[FFmpeg-devel] [PATCH] AAC Decoder round 3
Michael Niedermayer
michaelni
Sun Jul 6 05:19:17 CEST 2008
On Tue, Jul 01, 2008 at 12:37:11PM +0100, Robert Swain wrote:
> Hello,
>
> Another submission for full review, this time without both LTP and
> SSR. The code for LTP and SSR is still in the Summer of Code
> repository for anyone who is interested in working on either of those
> features in the future.
>
> See attached.
[...]
> +DECLARE_ALIGNED_16(static float, kbd_long_1024[1024]);
> +DECLARE_ALIGNED_16(static float, kbd_short_128[128]);
> +DECLARE_ALIGNED_16(static float, sine_long_1024[1024]);
> +DECLARE_ALIGNED_16(static float, sine_short_128[128]);
vertical align
[...]
> +/**
> + * special codebooks
> + */
> +enum {
> + ZERO_HCB = 0,
> + FIRST_PAIR_HCB = 5,
> + ESC_HCB = 11,
> + NOISE_HCB = 13,
> + INTENSITY_HCB2 = 14,
> + INTENSITY_HCB = 15,
> + ESC_FLAG = 16,
> +};
This should have a type and that type should be used for the variable
holding such enums
[...]
> +/**
> + * Program configuration - describes how channels are arranged. Either read from
> + * stream (ID_PCE) or created based on a default fixed channel arrangement.
> + */
> +typedef struct {
> + int che_type[4][MAX_TAGID]; ///< channel element type with the first index as the first 4 raw_data_block IDs
> +
> + int mono_mixdown; ///< The SCE tag to use if user requests mono output, -1 if not available.

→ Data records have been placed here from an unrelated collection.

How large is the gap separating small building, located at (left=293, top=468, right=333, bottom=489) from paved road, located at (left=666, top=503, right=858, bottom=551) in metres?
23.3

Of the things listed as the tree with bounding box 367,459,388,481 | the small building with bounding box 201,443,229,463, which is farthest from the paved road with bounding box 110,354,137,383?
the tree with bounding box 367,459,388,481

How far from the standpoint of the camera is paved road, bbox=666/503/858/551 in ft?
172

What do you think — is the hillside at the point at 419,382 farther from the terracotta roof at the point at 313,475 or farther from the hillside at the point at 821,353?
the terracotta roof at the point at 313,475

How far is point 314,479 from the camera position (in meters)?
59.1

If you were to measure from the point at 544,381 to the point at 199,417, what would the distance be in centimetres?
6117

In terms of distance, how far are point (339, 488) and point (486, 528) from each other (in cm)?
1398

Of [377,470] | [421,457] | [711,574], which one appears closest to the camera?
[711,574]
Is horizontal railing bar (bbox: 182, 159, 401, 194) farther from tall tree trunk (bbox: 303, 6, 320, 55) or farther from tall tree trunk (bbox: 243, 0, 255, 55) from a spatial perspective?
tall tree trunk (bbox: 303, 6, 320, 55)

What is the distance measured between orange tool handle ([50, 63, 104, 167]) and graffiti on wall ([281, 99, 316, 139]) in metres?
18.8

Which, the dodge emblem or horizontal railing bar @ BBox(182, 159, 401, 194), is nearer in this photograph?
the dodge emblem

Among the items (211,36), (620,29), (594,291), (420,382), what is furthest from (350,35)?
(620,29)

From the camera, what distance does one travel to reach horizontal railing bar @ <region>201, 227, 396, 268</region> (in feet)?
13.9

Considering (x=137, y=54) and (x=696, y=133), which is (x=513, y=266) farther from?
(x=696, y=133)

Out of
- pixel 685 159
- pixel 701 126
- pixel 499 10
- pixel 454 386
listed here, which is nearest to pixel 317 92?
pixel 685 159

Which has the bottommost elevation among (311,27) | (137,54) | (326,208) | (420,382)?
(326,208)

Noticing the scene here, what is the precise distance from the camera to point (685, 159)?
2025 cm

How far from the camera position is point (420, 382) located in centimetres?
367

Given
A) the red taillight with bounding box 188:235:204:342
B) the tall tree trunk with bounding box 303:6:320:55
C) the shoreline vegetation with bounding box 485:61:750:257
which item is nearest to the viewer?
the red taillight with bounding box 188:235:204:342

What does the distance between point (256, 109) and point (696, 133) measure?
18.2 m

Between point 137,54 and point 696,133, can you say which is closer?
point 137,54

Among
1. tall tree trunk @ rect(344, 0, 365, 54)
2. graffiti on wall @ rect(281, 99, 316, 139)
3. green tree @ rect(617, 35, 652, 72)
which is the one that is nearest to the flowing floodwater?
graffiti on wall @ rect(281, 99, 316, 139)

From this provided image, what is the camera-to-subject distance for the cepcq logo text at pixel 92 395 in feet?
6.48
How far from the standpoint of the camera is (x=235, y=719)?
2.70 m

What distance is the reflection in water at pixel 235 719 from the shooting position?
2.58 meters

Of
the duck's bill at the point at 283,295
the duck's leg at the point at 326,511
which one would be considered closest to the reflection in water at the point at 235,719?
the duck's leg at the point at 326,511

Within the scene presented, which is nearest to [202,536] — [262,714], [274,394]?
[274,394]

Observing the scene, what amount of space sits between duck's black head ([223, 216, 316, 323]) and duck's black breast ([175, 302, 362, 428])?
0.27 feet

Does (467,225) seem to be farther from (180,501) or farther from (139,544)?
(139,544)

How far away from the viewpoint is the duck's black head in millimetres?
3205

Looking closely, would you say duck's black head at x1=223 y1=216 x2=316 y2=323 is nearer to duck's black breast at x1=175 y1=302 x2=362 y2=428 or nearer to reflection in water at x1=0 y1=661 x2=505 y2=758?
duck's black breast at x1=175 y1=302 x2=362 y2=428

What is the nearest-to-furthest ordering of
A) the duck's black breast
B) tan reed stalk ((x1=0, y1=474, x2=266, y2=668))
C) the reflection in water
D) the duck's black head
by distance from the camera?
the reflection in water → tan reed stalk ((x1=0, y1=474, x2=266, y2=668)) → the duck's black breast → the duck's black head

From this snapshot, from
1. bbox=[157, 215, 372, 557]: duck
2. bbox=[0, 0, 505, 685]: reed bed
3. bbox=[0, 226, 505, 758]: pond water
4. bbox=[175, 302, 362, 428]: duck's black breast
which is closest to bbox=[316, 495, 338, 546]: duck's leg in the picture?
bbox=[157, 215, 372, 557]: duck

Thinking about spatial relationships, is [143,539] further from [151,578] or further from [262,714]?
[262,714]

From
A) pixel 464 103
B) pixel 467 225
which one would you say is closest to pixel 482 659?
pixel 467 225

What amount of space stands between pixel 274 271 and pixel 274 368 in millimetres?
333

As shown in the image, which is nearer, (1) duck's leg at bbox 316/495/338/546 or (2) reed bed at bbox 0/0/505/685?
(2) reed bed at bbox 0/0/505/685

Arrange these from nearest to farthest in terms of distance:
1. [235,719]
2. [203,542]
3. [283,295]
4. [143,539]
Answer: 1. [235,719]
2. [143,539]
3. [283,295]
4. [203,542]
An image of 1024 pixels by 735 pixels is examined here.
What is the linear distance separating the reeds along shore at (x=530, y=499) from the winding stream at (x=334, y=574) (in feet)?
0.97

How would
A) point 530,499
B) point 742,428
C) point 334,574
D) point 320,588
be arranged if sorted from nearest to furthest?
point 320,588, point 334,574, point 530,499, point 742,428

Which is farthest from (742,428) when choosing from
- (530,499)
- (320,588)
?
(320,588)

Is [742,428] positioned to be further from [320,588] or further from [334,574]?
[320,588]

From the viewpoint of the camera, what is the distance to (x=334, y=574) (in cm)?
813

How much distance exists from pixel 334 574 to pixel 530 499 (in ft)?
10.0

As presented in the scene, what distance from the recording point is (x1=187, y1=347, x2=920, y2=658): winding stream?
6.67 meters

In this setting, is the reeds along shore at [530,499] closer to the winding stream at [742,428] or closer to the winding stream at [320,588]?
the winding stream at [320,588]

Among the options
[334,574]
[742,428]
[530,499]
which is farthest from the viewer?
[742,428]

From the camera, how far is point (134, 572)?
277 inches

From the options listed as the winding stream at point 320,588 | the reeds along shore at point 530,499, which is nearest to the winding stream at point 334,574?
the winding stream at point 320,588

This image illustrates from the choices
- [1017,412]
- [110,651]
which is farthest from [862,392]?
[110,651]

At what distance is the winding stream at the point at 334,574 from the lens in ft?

> + int stereo_mixdown; ///< The CPE tag to use if user requests stereo output, -1 if not available.
maybe mono_mixdown_tag would be a better name ?
[...]
> +/**
> + * coupling parameters
> + */
> +typedef struct {
> + int ind_sw; ///< Set if independent coupling (i.e. after IMDCT).
is_indep_coup or another name one can make sense of without having to
look it up here.
[...]
> +/**
> + * Free a channel element.
> + */
> +static void che_freep(ChannelElement **s) {
> + if(!*s)
> + return;
> + av_freep(s);
> +}
am i too tired or is the if-return useless and this a senseless wraper
function?
> +
> +/**
> + * Configure output channel order and optional mixing based on the current
> + * program configuration element and user requested channels.
> + *
> + * \param newpcs New program configuration struct - we only do something if it differs from the current one.
> + */
> +static int output_configure(AACContext *ac, ProgramConfig *newpcs) {
> + AVCodecContext *avctx = ac->avccontext;
> + ProgramConfig * pcs = &ac->pcs;
> + int i, j, channels = 0;
> + float a, b;
> + ChannelElement *mixdown[3] = { NULL, NULL, NULL };
> +
> + static const float mixdowncoeff[4] = {
> + /* matrix mix-down coefficient, table 4.70 */
> + 1. / M_SQRT2,
> + 1. / 2.,
> + 1. / (2 * M_SQRT2),
> + 0
> + };
> +
> + if(!memcmp(&ac->pcs, newpcs, sizeof(ProgramConfig)))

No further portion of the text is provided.